BB |Eu posso dizer que sim. Me inspirei muito numa pessoa que foi uma das minhas primeiras chefes na Selina, a Teresa Moreira. Ela é portuguesa, uma profissional incrível, excelente, que me deixou a visão de que viver para o trabalho não é o suficiente para você ter sucesso. É com a trajetória dela que eu venho me inspirando muito.
-
G |Você teve que abrir mão de algo para chegar onde chegou?
BB |Com certeza, inclusive de voltar ao Brasil. Todos os meses em que eu estava fora, pensava em voltar. Porque não é fácil. Principalmente durante a faculdade e quando eu cheguei a Portugal, várias vezes eu não tinha o que comer. Eu pegava free food no hostel — normalmente, nos hostels da Europa o povo deixa o que compra e não cozinha em uns carrinhos, e era do que eu me alimentava. Então, nunca foi fácil. Resumindo a trajetória, parece tudo muito vago, fácil, mas não foi. O meu maior desafio nesse sentido foi a renúncia de voltar ao Brasil, onde estava o aconchego da minha família, do meu lar. Não era uma família rica, milionária, mas sempre tivemos condições muito dignas. No entanto, eu tinha um propósito maior, que era a minha independência. Então, estar fora do país significava conquistar isso da forma como eu consegui fazer.
-
G |Qual é a sua missão com o seu trabalho hoje?
BB |A minha missão vem mudando. Eu comecei a fazer alguns conteúdos nas redes sociais que têm crescido bastante. São vídeos sobre trabalho, desafios profissionais, sobre o que o mercado corporativo e o mercado de trabalho não contam. Hoje em dia, a minha missão tem sido levar um pouco da ideia do mundo corporativo e do mercado de trabalho para as pessoas que não têm acesso a informações práticas, principalmente para o povo preto, que é a maioria do meu público. Passo dicas de como alavancar a carreira, falo sobre o que se pode ou não fazer, o que facilita a vida no trabalho, quais as brigas que podemos comprar e as que não.
-
G |Quais têm sido os maiores desafios para o seu trabalho?
BB |Acho que é a persistência, porque no mundo corporativo você precisa ser persistente e consistente naquilo que faz, e acreditar muito no seu potencial e perseverar. No Brasil, onde o mercado é imenso e há muitas pessoas competentes fazendo um pouco da mesma coisa, principalmente na área de comunicação, é ainda mais desafiador.
-
G |Você enfrenta racismo e machismo no mercado de trabalho?

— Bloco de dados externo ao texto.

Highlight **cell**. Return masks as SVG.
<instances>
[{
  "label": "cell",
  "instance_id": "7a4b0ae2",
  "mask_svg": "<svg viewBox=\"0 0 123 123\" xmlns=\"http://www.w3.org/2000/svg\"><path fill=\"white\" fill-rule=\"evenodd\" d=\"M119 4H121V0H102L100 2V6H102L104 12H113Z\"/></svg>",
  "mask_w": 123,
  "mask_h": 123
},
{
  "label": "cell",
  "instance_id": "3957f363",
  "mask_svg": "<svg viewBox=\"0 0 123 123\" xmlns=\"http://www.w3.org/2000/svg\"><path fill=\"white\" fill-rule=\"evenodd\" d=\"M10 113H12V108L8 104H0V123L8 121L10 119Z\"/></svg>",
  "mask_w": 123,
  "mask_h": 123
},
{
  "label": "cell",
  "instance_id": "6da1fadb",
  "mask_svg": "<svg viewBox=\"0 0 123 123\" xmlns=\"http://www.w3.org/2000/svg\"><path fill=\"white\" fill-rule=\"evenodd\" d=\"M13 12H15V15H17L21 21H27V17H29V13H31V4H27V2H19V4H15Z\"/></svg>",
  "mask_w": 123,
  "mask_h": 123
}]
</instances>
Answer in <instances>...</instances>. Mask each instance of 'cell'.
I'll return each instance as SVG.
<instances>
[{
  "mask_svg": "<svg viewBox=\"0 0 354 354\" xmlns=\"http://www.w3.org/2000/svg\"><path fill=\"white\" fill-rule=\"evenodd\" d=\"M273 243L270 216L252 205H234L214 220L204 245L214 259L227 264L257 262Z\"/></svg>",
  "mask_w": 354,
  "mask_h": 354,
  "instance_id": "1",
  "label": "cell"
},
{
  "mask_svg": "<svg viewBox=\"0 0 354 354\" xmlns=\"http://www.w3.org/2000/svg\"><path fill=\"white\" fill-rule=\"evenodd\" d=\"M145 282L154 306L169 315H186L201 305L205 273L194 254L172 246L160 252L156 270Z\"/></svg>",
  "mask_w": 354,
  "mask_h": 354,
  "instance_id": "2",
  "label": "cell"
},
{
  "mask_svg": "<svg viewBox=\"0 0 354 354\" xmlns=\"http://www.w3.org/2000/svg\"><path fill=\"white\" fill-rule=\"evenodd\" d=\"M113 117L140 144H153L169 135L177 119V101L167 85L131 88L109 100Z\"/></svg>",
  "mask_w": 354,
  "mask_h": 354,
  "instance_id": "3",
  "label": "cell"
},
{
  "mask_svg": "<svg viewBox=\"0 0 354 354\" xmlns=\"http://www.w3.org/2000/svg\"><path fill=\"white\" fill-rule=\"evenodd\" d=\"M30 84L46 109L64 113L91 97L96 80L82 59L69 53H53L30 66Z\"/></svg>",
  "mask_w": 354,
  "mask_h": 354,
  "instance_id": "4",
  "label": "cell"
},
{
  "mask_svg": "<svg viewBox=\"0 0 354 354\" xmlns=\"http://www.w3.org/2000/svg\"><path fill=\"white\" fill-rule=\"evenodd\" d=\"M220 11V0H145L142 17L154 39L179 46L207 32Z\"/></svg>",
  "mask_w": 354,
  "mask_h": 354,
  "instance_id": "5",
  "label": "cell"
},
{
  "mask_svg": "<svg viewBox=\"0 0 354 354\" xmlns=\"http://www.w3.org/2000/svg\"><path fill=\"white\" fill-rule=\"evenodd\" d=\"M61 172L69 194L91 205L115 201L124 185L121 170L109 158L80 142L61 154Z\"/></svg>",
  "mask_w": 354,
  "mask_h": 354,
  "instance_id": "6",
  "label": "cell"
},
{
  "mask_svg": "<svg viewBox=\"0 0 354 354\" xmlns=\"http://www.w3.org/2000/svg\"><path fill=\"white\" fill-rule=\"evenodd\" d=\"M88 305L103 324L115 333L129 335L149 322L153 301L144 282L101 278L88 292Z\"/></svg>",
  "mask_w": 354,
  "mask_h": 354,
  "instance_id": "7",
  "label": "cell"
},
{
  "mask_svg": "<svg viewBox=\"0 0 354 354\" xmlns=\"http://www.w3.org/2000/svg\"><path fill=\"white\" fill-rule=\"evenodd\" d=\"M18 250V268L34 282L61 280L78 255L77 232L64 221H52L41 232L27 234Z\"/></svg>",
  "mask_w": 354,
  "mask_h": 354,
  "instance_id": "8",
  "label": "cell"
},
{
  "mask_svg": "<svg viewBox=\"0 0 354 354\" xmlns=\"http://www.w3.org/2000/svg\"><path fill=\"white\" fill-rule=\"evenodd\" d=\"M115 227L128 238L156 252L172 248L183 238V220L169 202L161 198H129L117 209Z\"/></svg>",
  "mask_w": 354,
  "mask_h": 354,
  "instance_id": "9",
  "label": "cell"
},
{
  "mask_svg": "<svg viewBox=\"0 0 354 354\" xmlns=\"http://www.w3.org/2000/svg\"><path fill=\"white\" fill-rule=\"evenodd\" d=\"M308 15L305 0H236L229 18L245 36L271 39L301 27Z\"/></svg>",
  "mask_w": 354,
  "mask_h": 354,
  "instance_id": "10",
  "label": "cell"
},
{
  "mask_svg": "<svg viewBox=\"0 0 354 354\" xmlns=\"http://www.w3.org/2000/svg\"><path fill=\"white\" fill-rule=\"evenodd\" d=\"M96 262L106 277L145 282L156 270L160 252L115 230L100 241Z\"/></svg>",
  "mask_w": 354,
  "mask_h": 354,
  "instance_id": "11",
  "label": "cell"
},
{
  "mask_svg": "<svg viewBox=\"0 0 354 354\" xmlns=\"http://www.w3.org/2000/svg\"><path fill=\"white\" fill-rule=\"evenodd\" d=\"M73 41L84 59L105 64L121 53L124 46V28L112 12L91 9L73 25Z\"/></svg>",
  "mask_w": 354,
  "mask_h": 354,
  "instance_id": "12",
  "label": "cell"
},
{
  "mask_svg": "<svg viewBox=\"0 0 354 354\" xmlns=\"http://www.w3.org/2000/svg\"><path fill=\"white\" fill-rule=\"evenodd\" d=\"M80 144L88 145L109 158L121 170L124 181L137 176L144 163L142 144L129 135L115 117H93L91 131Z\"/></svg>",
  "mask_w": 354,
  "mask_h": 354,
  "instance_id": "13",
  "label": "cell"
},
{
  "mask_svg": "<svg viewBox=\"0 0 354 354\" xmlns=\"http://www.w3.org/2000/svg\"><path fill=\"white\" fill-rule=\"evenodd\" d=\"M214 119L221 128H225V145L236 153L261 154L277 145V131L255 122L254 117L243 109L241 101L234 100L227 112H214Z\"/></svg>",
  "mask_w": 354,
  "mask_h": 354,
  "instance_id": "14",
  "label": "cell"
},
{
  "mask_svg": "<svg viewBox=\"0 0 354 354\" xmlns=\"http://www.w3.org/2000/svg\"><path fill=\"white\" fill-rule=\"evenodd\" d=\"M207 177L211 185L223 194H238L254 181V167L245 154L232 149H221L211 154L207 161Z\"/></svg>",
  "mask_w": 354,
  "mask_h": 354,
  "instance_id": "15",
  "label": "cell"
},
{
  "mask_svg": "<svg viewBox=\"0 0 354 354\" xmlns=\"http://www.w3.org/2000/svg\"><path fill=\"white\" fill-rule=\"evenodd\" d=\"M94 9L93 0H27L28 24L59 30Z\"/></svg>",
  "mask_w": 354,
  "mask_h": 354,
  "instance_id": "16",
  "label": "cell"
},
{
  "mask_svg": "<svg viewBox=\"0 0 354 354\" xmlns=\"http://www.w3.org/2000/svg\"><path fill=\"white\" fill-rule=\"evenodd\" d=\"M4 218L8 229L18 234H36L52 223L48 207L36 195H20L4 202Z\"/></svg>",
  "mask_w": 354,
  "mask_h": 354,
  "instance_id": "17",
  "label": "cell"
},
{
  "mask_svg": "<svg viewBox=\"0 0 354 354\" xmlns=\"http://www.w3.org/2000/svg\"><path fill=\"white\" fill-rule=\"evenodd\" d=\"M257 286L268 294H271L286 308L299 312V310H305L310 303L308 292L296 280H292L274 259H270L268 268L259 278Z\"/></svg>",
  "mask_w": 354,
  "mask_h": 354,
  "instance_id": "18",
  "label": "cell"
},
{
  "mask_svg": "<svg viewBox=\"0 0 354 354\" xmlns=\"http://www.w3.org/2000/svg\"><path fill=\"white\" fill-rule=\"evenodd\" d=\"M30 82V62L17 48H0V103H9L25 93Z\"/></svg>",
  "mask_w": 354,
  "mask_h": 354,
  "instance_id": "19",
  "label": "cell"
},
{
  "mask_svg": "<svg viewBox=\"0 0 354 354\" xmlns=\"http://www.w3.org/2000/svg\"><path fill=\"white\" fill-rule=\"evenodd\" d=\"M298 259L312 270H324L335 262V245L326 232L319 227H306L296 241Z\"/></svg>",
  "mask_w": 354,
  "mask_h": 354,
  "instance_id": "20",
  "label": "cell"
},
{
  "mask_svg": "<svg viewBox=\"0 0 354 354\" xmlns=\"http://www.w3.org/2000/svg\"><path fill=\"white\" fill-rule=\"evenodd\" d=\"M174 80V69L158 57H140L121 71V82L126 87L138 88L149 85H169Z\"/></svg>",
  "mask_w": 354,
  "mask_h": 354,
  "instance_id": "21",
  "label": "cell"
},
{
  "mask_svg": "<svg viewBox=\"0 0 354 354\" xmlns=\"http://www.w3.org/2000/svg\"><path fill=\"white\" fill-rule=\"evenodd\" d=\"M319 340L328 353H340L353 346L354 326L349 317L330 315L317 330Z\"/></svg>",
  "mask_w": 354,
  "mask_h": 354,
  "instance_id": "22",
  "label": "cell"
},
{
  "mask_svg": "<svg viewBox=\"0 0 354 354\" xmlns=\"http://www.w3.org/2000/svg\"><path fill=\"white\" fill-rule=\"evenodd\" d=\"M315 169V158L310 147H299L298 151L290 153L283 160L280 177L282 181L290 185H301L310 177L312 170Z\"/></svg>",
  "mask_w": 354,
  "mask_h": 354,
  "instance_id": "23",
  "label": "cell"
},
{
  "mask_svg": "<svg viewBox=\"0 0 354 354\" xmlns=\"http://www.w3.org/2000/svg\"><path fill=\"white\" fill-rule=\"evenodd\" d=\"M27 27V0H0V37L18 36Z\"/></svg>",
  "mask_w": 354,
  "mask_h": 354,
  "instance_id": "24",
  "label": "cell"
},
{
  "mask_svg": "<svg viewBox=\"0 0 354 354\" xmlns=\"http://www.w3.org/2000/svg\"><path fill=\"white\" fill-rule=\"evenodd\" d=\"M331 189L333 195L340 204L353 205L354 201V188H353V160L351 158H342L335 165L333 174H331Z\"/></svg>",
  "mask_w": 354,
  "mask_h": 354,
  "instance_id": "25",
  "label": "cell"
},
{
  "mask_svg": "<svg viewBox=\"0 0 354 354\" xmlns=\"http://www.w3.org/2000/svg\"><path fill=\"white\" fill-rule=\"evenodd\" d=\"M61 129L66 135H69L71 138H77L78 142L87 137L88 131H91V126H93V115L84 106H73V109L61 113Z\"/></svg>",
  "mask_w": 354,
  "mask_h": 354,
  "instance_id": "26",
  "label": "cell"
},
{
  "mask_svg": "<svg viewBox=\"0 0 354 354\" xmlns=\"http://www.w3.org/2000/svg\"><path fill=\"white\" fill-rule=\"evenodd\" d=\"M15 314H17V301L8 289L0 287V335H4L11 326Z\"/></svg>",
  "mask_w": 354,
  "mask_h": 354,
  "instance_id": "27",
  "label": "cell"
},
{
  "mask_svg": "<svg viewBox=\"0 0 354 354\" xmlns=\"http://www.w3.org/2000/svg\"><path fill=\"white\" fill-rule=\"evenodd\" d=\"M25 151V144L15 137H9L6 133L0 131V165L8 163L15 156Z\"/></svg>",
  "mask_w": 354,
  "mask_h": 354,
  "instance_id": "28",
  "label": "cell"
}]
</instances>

BB |Hoje, não mais, mas por uma questão de postura. O racismo existe, é visível aos meus olhos quando entro em determinados lugares, em determinadas reuniões, em certos restaurantes, mas consigo ter uma postura de olhar para essas pessoas sabendo quem eu sou, pensando que aquilo não vai me atingir. Eu vi o trecho de um vídeo da Taís Araujo em que ela fala que teve de empinar o nariz ou teria sido atropelada. E me vi muito nessa fala porque há momentos em que a gente tem que fingir que não está se importando, olhar com certa superioridade, ou passar uma imagem de superioridade, para não ser atropelada quando, na verdade, não é nada daquilo que você está sentindo. Mas se não for desse jeito parece que as pessoas não se respeitam.
-
G |Quais foram seus maiores aprendizados nesses anos?

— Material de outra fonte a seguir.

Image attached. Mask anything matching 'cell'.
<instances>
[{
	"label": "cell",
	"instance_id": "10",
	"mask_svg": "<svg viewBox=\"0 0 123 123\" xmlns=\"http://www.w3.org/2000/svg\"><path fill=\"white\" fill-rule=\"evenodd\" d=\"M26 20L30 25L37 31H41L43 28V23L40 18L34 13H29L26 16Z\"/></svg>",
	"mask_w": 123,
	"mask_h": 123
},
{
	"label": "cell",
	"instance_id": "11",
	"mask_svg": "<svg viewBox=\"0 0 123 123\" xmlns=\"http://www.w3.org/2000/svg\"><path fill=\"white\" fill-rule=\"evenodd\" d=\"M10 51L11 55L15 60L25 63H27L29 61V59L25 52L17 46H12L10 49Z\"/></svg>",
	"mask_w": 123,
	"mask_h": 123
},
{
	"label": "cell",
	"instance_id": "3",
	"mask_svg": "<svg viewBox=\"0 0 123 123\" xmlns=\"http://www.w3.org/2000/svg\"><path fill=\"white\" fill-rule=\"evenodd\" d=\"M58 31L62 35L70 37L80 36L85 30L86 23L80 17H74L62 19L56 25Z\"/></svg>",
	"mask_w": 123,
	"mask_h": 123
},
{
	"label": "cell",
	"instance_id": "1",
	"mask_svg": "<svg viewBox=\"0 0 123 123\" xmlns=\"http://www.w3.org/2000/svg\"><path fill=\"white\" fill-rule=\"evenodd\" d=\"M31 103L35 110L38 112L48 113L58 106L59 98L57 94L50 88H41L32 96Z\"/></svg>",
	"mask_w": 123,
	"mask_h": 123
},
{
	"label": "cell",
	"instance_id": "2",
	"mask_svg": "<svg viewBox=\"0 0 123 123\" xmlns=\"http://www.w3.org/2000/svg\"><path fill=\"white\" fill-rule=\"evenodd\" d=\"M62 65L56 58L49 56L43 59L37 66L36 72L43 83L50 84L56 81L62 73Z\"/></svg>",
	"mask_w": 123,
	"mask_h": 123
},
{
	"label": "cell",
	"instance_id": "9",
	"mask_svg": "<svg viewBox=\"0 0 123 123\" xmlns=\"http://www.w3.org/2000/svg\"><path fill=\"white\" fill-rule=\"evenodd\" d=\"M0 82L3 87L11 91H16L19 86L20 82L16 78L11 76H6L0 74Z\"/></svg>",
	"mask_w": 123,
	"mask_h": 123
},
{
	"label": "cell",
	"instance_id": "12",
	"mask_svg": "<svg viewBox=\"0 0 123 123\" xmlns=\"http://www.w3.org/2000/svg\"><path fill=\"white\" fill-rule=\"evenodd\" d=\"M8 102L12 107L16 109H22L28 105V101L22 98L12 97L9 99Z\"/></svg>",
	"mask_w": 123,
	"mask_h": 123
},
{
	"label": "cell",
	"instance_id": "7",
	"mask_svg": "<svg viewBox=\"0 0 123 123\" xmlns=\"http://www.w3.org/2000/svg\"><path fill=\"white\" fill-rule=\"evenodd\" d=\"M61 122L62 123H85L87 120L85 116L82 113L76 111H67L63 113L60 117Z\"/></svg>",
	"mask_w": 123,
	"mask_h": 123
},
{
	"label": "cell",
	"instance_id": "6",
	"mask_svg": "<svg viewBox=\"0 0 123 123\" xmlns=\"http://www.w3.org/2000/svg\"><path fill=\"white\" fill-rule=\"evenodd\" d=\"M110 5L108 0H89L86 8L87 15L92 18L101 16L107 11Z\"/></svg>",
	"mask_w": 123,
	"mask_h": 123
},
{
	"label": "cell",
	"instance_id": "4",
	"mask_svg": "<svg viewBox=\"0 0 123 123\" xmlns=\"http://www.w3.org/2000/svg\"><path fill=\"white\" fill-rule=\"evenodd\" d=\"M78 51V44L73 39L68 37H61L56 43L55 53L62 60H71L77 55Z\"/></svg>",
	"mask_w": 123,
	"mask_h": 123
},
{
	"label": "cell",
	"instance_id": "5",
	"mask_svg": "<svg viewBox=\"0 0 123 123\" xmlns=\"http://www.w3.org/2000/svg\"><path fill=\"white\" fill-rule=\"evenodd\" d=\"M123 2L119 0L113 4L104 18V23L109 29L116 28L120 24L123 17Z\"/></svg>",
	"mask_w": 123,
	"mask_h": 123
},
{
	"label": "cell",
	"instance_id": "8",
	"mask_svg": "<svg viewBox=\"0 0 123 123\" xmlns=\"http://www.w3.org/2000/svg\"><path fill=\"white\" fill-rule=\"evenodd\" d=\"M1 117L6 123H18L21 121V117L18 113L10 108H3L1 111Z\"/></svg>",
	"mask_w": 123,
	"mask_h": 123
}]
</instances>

BB |Tive alguns aprendizados até aqui, mas acho que o maior aprendizado que eu tiro de toda a minha trajetória é o poder do autoconhecimento. É saber quem você é, como você faz as coisas e que o que você faz é realmente digno de orgulho. Então, o meu autoconhecimento me motiva muito, a minha autoconfiança também. Ter consciência de que eu me conheço o suficiente e saber que sou boa naquilo, consequentemente, faz com que eu persista.
-
G |Na sua trajetória, você cometeu alguma falha que não cometeria hoje?
BB |Sim! Uma delas é não falar tudo para todo mundo. Eu era muito boca aberta. Tudo o que acontecia eu falava para os outros, de uma possível promoção a uma ideia. E era para todo mundo. A pessoa me perguntava como eu estava e eu já começava a abrir a boca para tudo e todos. Hoje em dia eu me preservo muito mais, só costumo falar o que é necessário sobre o meu trabalho, por exemplo. Aprendi uma frase pontual que tenho usado para tudo na minha vida: negocia melhor quem fala menos.